[Questions on the material]
A – Answer these questions from the cotton market report, one answer per line, marked the same way:
(i) By how much did crude oil fall per barrel?
(ii) May cotton posted its lowest close since what date?
(iii) What were last week's combined sales?
B – Write the next part of the cotton market report, picking up after its final sentence.

[Reading passage]
------------------------------------------------

The cotton market was sharply lower Tuesday, albeit on muted volume. It fell in sympathy with other markets. The energies posted another round of negative prices, as crude fell over $4 per barrel. Gold and silver were also lower. The decline was prompted by the continued rise in the U.S. dollar, Europe’s third wave of COVID-19 and reports that the Democrats are readying a new major tax bill.

May cotton posted its lowest close since Feb. 1. Old crop’s bullish fundamentals of reduced carryout and even stronger export-sales are being tainted by the growing negativity of the U.S. dollar and the combative meeting between the Biden administration and China

The market is anticipating this Thursday’s export-sales as a means to stem its bearish flow. However, last week saw combined sales of 581,000 bales and yet the needle hardly moved. Of course, next week the market will see the 2021 planting intentions from USDA.

------------------------------------------------

[Dataset extract]

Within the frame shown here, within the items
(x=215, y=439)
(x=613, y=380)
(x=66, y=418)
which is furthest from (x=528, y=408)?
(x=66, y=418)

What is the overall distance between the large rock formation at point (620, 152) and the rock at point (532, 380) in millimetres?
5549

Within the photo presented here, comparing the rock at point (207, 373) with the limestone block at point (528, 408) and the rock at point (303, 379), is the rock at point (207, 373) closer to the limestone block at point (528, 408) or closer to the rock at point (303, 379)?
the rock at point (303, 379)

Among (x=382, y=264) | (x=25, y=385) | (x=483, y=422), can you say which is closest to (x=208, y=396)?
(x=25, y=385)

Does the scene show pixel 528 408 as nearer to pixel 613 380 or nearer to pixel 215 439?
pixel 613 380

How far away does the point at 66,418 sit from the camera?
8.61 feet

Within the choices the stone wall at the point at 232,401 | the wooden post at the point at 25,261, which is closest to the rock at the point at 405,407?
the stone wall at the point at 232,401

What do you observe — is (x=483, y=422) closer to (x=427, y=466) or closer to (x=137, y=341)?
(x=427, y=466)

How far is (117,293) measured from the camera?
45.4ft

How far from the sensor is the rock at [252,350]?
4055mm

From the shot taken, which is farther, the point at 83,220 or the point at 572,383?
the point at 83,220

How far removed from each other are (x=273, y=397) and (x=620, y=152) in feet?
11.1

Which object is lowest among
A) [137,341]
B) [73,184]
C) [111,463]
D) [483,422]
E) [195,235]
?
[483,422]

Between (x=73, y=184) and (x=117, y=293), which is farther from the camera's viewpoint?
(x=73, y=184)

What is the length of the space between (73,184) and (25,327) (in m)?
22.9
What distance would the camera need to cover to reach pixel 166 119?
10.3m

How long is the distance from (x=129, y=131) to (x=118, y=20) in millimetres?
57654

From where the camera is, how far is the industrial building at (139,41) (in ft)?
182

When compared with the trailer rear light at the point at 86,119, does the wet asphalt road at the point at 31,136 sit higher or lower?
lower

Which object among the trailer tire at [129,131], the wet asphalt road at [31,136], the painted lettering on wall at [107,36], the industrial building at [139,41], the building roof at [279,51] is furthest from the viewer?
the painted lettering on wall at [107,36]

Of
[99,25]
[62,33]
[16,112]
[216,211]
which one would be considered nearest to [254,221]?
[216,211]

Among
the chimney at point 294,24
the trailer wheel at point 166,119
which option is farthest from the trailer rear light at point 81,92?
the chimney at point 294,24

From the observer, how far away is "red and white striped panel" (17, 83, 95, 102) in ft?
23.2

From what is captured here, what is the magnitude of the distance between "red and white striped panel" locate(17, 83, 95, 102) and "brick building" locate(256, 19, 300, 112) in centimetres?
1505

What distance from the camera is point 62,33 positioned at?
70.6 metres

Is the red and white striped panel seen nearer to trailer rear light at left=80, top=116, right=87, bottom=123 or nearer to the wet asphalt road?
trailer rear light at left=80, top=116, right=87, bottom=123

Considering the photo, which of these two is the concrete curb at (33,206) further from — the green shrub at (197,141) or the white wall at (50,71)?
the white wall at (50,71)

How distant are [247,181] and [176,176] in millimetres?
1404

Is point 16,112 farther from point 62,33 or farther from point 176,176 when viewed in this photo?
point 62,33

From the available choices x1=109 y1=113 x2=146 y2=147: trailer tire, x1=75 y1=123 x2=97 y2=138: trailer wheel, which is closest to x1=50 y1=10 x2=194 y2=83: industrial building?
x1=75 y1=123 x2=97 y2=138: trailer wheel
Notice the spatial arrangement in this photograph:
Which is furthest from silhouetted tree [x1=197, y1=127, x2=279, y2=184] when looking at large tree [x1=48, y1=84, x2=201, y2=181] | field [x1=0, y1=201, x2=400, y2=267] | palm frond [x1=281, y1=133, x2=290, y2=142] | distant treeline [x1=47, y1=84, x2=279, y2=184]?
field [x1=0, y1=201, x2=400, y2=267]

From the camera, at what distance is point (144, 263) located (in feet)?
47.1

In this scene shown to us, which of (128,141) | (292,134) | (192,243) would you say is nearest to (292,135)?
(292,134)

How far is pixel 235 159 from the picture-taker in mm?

------------------------------------------------

[Task results]
A –
(i) Over $4 per barrel
(ii) Feb. 1
(iii) 581,000 bales

B –
Fed chair Jerome Powell told congress Tuesday that any serious inflation seen in 2021 will be a “one-off event.” Moreover, he added that the Fed has the tools to keep the inflation rate about the 2% mark. Of course, one of the underlying drivers for higher commodities prices was the fear of growing and rampant inflation.

Tuesday, May cotton closed at 83.53 cents, down 1.09 cent, July settled at 84.60 cents, down 1.01 cents and December ended at 81.32 cents, down 0.82 cent; estimated volume was 19,277 contracts.